To someone who didn’t know her well, Skaaiat probably looked as though she had no real opinions about Captain Vel. “Well. I admit I intended to introduce you, citizen, to friends of mine who might be useful to you. But you might find Captain Vel’s acquaintance more congenial.”

“You must have a low opinion of me,” Seivarden said.

“It’s possible,” said Skaaiat, and oh how strange it was to hear her speak with such gravity, as I had known her twenty years ago but different, “that Captain Vel’s approach was less than entirely respectful toward the honored Breq. But in other respects I suspect you’d find her sympathetic.” Before Seivarden could answer, Skaaiat continued, “I have to go. I hope to see you both tomorrow evening.” She looked over at the table where her assistant sat, and all three of the adjunct inspectors there stood, and left the shop behind her.

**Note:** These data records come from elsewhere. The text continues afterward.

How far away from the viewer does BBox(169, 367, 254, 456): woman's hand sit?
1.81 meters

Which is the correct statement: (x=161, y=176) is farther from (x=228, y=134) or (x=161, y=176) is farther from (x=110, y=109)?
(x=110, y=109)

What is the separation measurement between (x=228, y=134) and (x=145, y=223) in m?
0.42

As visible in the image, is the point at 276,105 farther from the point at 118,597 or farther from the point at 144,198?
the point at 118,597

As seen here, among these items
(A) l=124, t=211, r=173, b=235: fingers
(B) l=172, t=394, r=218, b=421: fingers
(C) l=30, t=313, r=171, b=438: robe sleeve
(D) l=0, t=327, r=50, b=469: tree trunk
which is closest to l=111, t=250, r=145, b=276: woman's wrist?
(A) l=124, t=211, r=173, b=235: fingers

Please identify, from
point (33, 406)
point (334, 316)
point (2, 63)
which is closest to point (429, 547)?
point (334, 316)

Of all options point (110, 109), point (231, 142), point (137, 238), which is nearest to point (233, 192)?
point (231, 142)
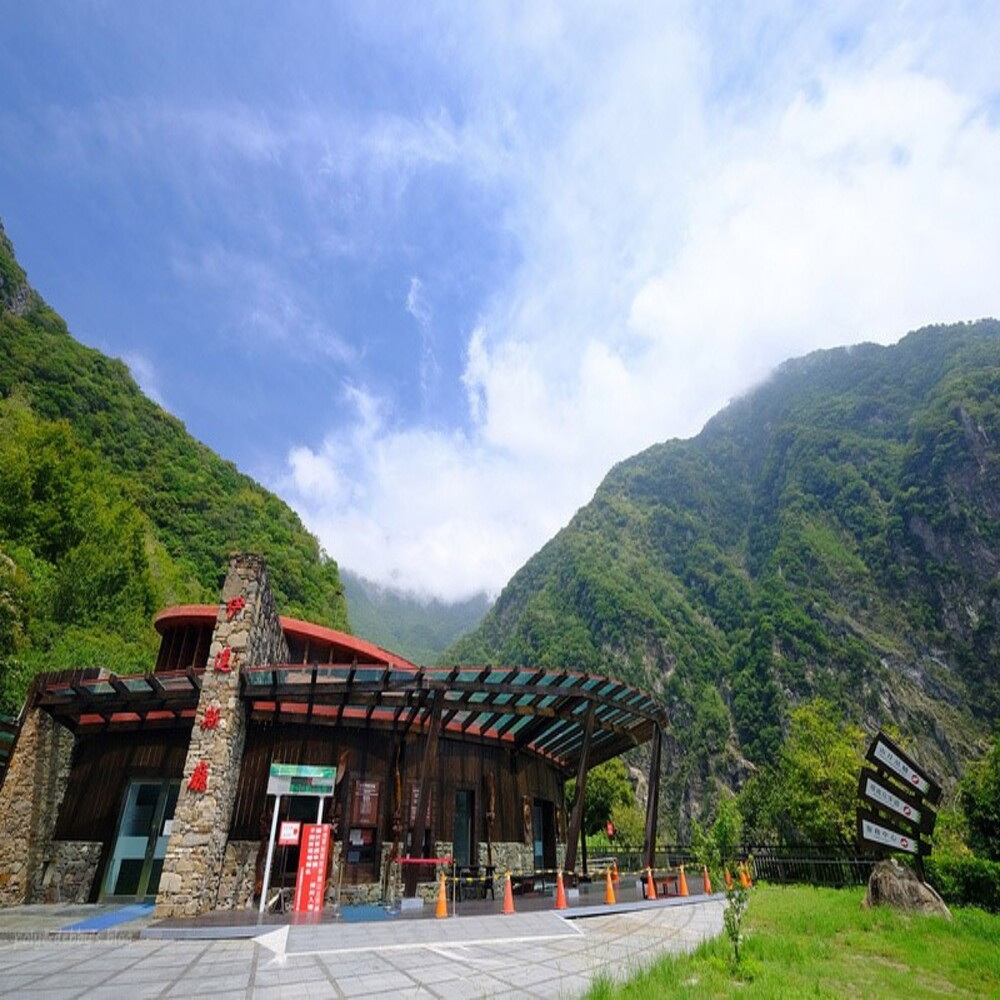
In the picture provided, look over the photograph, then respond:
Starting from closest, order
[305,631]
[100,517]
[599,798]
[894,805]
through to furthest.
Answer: [894,805], [305,631], [100,517], [599,798]

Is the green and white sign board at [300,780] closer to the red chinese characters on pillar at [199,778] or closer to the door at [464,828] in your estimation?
the red chinese characters on pillar at [199,778]

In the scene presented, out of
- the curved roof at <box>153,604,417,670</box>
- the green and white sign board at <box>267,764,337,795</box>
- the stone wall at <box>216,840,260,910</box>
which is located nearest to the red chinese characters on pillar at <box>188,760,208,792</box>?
the green and white sign board at <box>267,764,337,795</box>

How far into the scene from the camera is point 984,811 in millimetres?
22828

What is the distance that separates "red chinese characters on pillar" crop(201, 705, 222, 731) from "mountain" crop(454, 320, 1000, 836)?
229 ft

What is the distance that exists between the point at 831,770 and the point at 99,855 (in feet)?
89.7

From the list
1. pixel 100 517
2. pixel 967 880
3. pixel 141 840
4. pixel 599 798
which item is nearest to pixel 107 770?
pixel 141 840

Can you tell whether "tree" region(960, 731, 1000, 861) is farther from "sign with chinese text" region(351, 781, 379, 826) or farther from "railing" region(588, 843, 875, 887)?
"sign with chinese text" region(351, 781, 379, 826)

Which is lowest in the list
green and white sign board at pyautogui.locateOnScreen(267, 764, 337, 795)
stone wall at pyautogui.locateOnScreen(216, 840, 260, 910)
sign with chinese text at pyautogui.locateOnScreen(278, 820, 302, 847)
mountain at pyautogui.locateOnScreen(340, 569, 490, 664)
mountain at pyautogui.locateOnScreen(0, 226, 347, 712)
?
stone wall at pyautogui.locateOnScreen(216, 840, 260, 910)

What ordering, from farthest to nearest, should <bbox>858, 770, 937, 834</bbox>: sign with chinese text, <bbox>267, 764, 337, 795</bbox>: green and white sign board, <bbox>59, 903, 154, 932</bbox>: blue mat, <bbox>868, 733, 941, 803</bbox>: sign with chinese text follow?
<bbox>868, 733, 941, 803</bbox>: sign with chinese text < <bbox>858, 770, 937, 834</bbox>: sign with chinese text < <bbox>267, 764, 337, 795</bbox>: green and white sign board < <bbox>59, 903, 154, 932</bbox>: blue mat

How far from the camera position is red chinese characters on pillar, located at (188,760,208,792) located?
39.5 feet

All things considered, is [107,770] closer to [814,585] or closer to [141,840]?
[141,840]

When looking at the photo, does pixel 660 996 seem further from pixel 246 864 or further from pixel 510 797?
pixel 510 797

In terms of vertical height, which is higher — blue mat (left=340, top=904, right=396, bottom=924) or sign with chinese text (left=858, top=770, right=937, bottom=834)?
sign with chinese text (left=858, top=770, right=937, bottom=834)

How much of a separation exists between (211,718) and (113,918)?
3799 millimetres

Seivarden was silent a moment, watching the door they had exited from.

“Well,” I said. Seivarden looked back to me. “I guess if you’re coming back I’d better pay you so you can buy some more decent clothes.”

An expression I couldn’t quite read flashed across Seivarden’s face. “Where did you get yours?”

“I don’t think I’ll pay you
that
much,” I said.

Seivarden laughed. Took a drink of her tea, another piece of fruit.

I wasn’t at all certain she’d really eaten. “Are you sure you don’t want anything else?” I asked.

“I’m sure. What
is
that thing?” She looked toward the last bit of my algae-covered supper.

“No idea.” I hadn’t ever seen anything quite like it in the Radch, it must have been recently invented, or an idea imported from some other place. “It’s good, though, do you want one? We can take it back to the room if you like.”

Seivarden made a face. “No, thanks. You’re more adventurous than I am.”

“I suppose I am,” I agreed, pleasantly. I finished the last of my supper, drained my tea. “But you wouldn’t know it to
look at me, today. I spent the morning in the temple, like a good tourist, and the afternoon watching an entertainment in my room.”

“Let me guess!” Seivarden raised an eyebrow, sardonic. “The one everyone is talking about. The heroine is virtuous and loyal, and her potential patron’s lover hates her. She wins through because of her unswerving loyalty and devotion.”

“You’ve seen it.”

“More than once. But not for a very long time.”

I smiled. “Some things never change?”

Seivarden laughed in response. “Apparently not. Songs any good?”

“Pretty good. You can watch back at the room, if you like.”

But back in the room she folded down the servant’s cot, saying, “I’m just going to sit down a moment,” and was asleep two minutes and three seconds later.

20

It would almost certainly be weeks before Seivarden even had an audience date. In the meantime we were living here, and I would have a chance to see how things stood, who might side with which Mianaai if things came to an open breach. Maybe even whether one Mianaai or another was in ascendance here. Any information might prove crucial when the moment arrived. And it would arrive, I was increasingly sure. Anaander Mianaai might or might not realize what I was any time soon—but at this point there was no hiding me from the rest of herself. I was here, openly, noticeably, along with Seivarden.

Thinking of Seivarden, and Captain Vel Osck’s eagerness to meet her, I thought also of Hundred Captain Rubran Osck. Of Anaander Mianaai complaining she couldn’t guess her opinion, could rely on neither her opposition nor her support, nor could she pressure her in order to discover or compel it. Captain Rubran had been fortunate enough in her family connections to be able to take such a neutral stance, and
keep it. Did that say something about the state of Mianaai’s struggle with herself at the time?